> **BRIEF**
Which lines in the items below contain the word "radius", with case counting? Copy out each such line in full.

====== EXERCISE INPUT

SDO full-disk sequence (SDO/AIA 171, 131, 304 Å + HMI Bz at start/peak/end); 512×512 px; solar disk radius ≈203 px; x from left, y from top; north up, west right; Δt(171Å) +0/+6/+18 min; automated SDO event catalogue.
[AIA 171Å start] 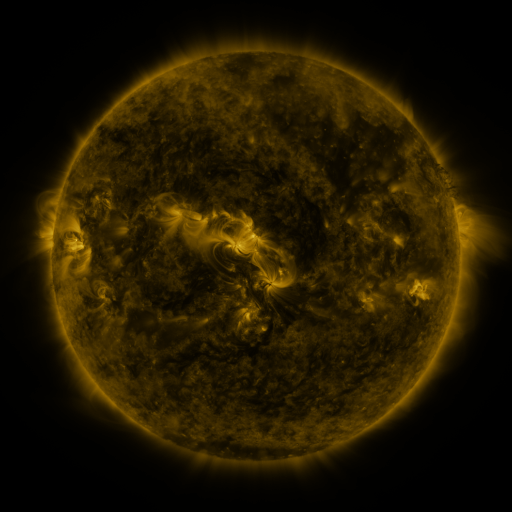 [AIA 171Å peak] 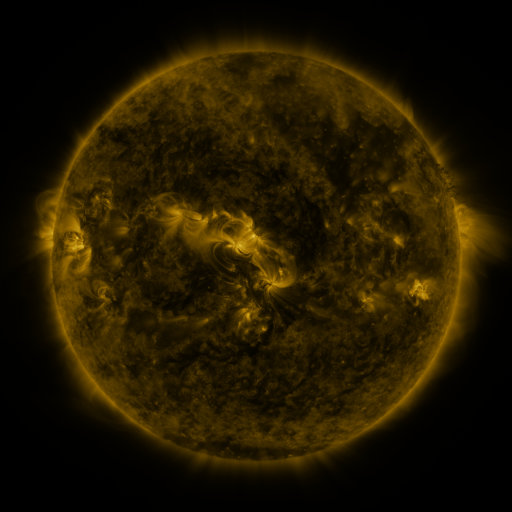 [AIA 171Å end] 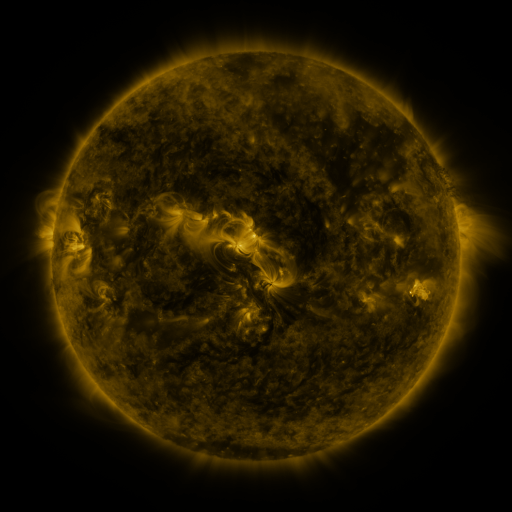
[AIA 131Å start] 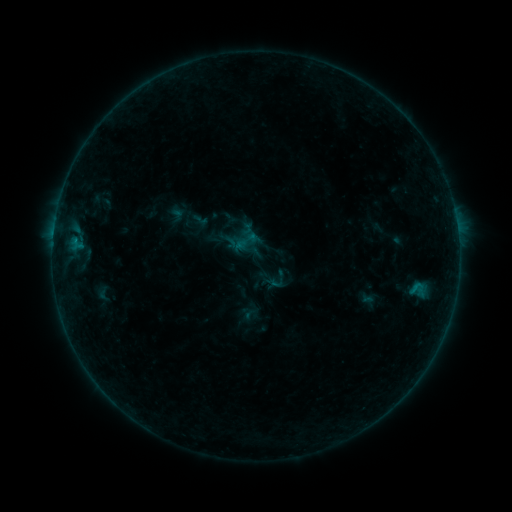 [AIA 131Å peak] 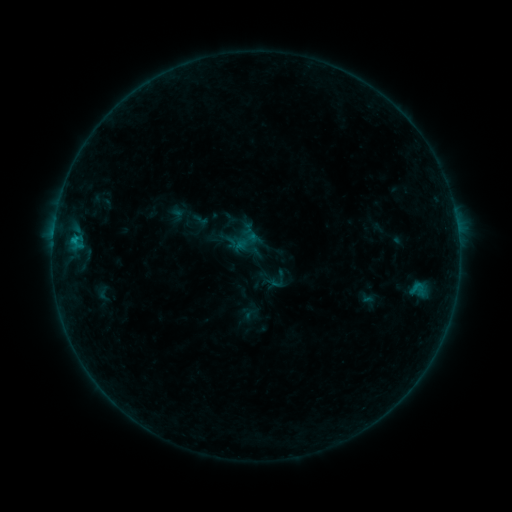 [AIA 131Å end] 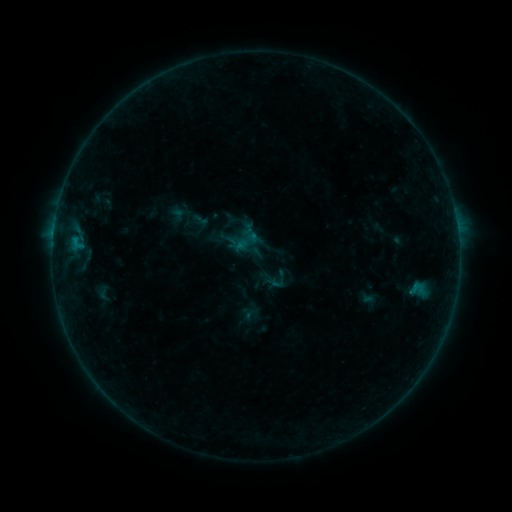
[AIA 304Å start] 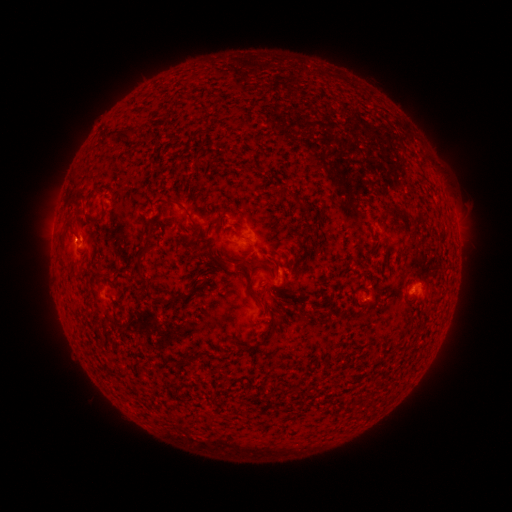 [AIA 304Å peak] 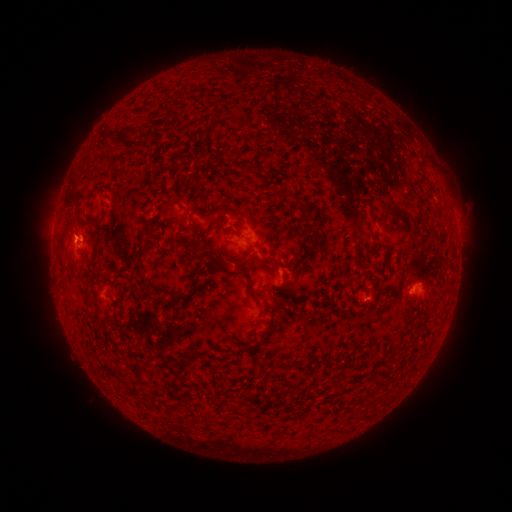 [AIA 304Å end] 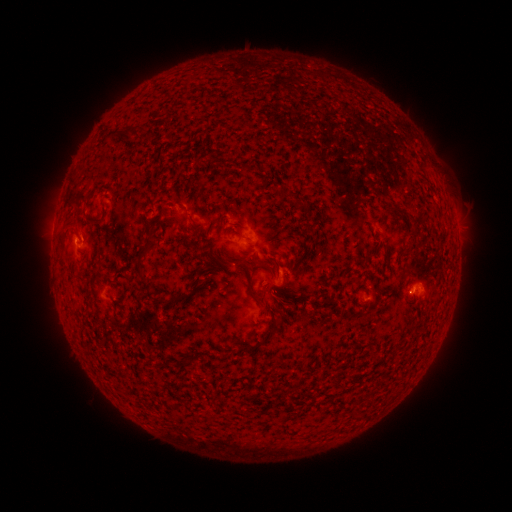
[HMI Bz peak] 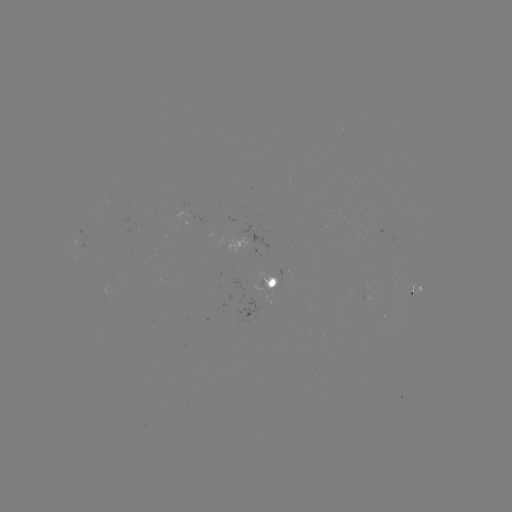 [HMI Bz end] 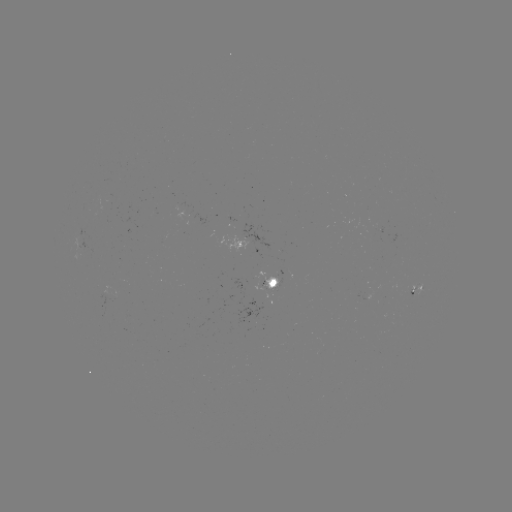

============

> **SOLUTION TO THE PROBLEM**
SDO full-disk sequence (SDO/AIA 171, 131, 304 Å + HMI Bz at start/peak/end); 512×512 px; solar disk radius ≈203 px; x from left, y from top; north up, west right; Δt(171Å) +0/+6/+18 min; automated SDO event catalogue.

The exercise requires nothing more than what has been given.